• GIVEN DATA:
[Start of Attachment]

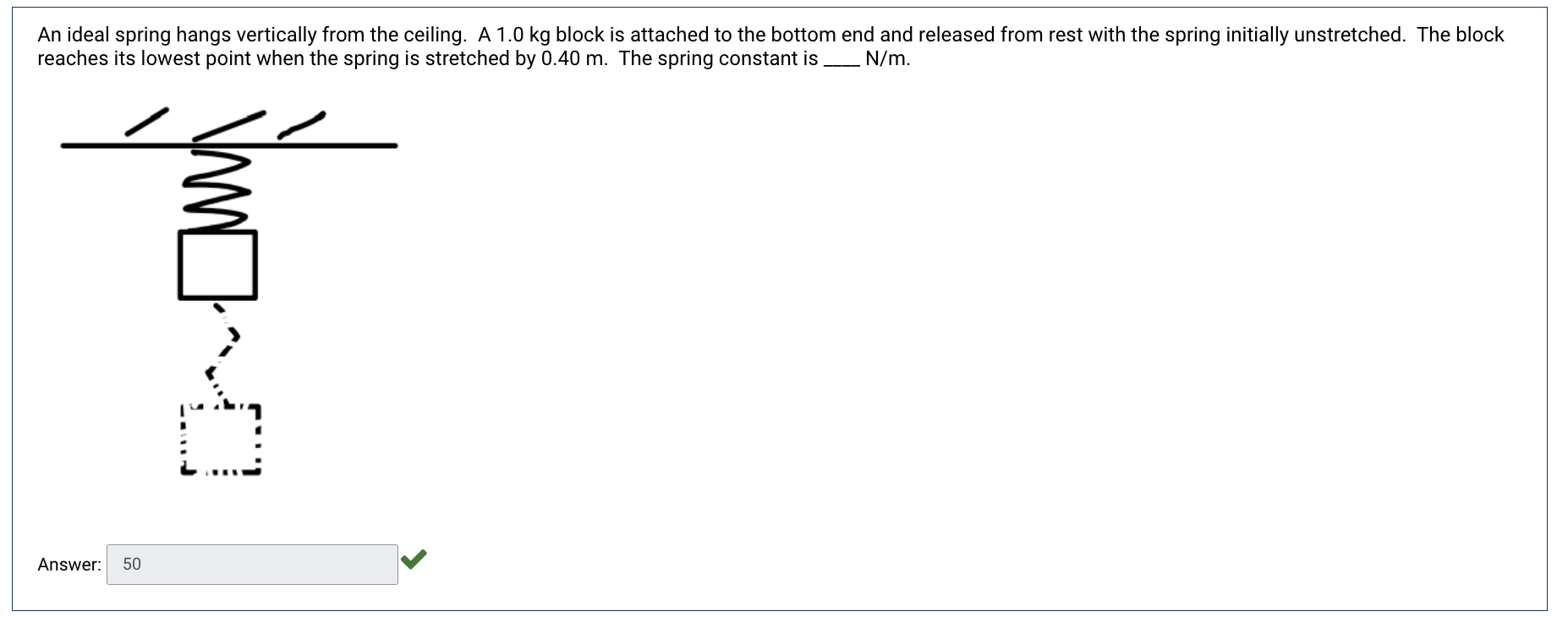  An ideal spring hangs vertically from the ceiling A 'i .0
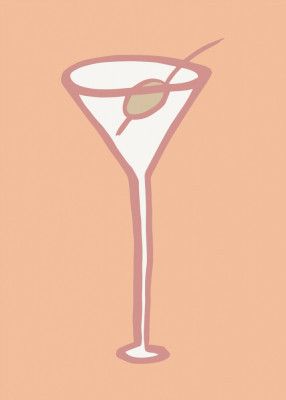 Olive In Glass Peach Fuzz Poster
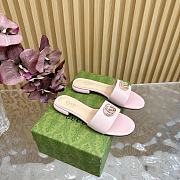 Kitlife Gucci Double G Diamond Buckle Flat Slippers Light Pink Leather - 5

[End of Attachment]

Once more, give the listing above exactly, leaving each picture out.

• SOLUTION TO THIS EXERCISE:
  An ideal spring hangs vertically from the ceiling A 'i .0
 Olive In Glass Peach Fuzz Poster
 Kitlife Gucci Double G Diamond Buckle Flat Slippers Light Pink Leather - 5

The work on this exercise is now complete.